Chicken 4-5 boneless, skinless thighs
olive oil
3 carrots chopped
1 onion chopped
4 celery stalks chopped
1 cup of frozen peas
2 cloves of minced garlic
1/2 Cup of flour (I used Bob's Red Mill Gluten-Free All-Purpose Flour)
3 chicken bouillon cubes
2 cups of water
2 cups of soy milk
Seasonings (Salt, Garlic Pepper, Garlic & Basil)

The Topping:
1 1/2 Cups of GF Bisquick Mix
1 Cup soy milk
2 egg
4 Tbsp of melted butter

Preheat your oven to 350 degrees.

Cook chicken with a little olive oil in a large skillet.  Remove and add chopped carrots, onions, celery, and garlic.  Cook over medium heat until the onions are translucent.  Cut the chicken into small pieces and return it to the pan.  Add peas. 

Mix flour in with chicken and vegetables to coat.  Add milk, water, bouillon cubes and seasonings.  Heat thoroughly.

Pour mixture into a casserole dish.  In a separate bowl.  Mix Bisquick mix, soy milk, eggs, and melted butter together.  Spoon on top of chicken mixture.

Bake at 350 degrees for 30-40 minutes or until topping is golden brown.  A toothpick inserted into the topping layer should come out clean.

The approximate cost for this dish is $7.50 and it easily feeds a family of five. We even had leftovers. You could use this as a quick stand-alone dish or pair it with this salad for an additional $2.40. Bringing your total to $9.80. 
This is a simple salad made with romaine lettuce, grape tomatoes, mandarin oranges, and avocado slices.  I tossed it with a vinegar and oil dressing, a little salt and garlic pepper.  Yum!

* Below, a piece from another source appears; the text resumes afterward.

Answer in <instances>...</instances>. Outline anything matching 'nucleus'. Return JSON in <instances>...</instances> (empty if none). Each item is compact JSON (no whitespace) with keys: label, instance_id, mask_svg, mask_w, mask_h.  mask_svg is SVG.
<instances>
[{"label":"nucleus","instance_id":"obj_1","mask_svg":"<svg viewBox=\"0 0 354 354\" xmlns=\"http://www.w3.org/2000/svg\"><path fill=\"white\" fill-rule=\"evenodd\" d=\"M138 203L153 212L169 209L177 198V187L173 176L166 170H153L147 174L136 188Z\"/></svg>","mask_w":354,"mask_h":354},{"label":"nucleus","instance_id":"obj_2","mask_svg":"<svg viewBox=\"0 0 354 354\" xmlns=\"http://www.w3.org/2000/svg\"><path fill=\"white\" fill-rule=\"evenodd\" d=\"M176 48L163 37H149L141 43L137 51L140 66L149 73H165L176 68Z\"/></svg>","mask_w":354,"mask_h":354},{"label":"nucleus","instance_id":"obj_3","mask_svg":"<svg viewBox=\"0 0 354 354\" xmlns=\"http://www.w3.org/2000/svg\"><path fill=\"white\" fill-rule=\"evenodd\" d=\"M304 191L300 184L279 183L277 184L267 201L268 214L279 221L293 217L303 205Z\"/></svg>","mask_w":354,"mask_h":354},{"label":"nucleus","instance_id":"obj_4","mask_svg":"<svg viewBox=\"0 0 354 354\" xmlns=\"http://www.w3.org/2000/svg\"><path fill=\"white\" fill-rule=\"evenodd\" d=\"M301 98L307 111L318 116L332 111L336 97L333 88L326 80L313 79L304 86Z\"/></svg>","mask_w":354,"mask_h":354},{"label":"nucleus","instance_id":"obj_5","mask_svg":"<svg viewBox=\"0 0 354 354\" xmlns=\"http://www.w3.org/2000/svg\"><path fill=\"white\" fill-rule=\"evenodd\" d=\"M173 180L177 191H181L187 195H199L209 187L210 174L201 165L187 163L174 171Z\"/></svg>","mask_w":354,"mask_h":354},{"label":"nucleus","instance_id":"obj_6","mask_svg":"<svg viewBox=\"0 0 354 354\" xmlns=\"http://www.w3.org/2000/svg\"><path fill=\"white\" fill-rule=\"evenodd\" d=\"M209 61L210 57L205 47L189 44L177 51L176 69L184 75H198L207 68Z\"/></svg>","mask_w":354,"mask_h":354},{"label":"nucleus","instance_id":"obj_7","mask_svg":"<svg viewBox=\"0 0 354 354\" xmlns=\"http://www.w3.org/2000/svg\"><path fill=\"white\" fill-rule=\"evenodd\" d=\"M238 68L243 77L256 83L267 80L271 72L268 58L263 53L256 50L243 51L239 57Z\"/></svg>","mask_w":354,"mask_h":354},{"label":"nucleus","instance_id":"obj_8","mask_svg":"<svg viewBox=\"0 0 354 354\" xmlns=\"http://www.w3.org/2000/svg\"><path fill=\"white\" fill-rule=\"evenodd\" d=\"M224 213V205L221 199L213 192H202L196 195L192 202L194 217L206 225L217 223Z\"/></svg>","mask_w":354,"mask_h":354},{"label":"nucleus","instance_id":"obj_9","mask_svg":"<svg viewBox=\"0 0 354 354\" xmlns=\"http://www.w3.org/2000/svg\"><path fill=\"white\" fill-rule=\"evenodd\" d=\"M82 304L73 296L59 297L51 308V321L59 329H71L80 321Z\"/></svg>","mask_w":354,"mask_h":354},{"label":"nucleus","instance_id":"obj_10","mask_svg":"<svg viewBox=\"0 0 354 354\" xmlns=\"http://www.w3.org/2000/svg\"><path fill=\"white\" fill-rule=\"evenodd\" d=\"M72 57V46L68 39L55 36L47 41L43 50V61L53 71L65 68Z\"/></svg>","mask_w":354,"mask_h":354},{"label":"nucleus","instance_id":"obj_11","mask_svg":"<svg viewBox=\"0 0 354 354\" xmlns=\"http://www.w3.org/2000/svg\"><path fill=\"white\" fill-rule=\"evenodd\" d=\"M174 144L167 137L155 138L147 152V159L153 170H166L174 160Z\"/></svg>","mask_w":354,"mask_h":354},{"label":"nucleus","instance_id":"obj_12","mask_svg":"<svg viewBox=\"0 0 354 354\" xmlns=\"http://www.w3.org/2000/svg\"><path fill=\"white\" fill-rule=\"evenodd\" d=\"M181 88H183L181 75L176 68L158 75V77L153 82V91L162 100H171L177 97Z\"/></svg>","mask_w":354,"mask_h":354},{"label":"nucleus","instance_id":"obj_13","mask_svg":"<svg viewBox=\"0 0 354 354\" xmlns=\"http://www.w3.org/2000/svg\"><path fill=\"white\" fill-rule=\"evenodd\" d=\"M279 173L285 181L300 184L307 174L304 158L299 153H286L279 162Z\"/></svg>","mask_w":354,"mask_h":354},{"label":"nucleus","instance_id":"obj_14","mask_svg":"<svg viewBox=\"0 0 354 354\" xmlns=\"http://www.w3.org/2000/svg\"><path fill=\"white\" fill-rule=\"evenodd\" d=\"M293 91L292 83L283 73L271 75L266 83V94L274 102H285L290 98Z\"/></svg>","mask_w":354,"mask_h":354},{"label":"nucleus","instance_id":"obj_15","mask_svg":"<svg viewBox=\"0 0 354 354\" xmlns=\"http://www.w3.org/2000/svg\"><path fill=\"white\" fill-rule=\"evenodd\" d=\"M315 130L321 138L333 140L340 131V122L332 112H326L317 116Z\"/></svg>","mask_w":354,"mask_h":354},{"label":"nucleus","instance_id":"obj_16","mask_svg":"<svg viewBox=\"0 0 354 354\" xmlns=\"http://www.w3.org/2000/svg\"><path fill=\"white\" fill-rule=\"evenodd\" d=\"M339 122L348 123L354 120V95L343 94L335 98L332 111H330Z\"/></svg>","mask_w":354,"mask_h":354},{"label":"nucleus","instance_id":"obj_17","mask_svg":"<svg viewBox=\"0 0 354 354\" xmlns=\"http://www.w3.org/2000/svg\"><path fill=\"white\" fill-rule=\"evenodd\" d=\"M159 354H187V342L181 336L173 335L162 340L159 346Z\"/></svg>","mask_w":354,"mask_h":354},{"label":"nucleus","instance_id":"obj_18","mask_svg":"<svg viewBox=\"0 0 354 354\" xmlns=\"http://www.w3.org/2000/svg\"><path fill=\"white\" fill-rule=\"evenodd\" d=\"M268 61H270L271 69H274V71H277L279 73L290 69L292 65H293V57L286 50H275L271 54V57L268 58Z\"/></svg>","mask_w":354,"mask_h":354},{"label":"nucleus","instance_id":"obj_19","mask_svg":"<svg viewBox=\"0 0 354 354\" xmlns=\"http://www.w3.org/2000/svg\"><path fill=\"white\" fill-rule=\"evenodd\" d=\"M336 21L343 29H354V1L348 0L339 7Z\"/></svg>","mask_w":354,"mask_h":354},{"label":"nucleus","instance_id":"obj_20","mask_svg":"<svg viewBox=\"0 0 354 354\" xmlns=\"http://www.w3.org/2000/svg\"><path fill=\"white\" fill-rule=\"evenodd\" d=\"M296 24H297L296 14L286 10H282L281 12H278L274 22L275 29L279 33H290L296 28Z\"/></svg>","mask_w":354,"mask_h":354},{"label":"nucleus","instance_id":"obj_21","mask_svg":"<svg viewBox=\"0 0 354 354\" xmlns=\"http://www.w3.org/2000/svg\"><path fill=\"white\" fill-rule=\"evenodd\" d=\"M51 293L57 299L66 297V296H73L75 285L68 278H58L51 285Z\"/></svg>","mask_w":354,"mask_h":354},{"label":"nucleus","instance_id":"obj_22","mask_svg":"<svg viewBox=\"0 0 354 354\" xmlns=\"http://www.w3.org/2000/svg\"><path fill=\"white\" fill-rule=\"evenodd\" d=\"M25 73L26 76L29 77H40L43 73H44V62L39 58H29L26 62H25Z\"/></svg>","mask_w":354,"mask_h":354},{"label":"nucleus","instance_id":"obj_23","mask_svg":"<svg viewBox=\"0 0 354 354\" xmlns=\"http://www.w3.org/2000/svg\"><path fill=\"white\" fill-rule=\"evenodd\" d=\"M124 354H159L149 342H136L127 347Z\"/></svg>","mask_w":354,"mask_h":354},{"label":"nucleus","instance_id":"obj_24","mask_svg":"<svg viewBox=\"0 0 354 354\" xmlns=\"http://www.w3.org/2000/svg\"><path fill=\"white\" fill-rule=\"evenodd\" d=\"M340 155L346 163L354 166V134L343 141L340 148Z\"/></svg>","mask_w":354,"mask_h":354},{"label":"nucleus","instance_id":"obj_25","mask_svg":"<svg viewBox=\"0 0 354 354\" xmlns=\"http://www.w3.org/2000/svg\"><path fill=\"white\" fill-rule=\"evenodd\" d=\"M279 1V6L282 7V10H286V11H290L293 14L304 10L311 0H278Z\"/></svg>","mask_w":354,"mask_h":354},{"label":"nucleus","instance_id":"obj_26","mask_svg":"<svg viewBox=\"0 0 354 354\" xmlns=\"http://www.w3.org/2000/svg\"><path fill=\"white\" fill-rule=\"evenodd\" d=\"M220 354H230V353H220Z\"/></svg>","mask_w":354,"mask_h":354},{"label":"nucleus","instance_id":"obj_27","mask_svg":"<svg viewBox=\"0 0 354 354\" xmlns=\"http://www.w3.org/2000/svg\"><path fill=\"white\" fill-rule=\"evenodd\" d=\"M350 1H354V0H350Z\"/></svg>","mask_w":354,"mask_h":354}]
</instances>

A couple of things to note.  Not all bouillon cubes are gluten free.  The kind I use are the Herbox brand and can be found here.  Just read the label carefully.  Secondly, to make this completely dairy free you need to use a dairy free butter substitute.  We use Earth Balance.  If you haven't tried it, it tastes and cooks just like the real thing.  It is delicious.  I can't even tell the difference.  One other tip: if your Bisquick top is baked, but not browning, just place it under the broiler.  It browns very quickly and nicely.  Just watch it carefully so it does not burn!

So, how did this dish fare?  After a New Menu Night meal, we take a thumbs up or down vote.  The results were a resounding thumbs up!  I think my cold is already getting better!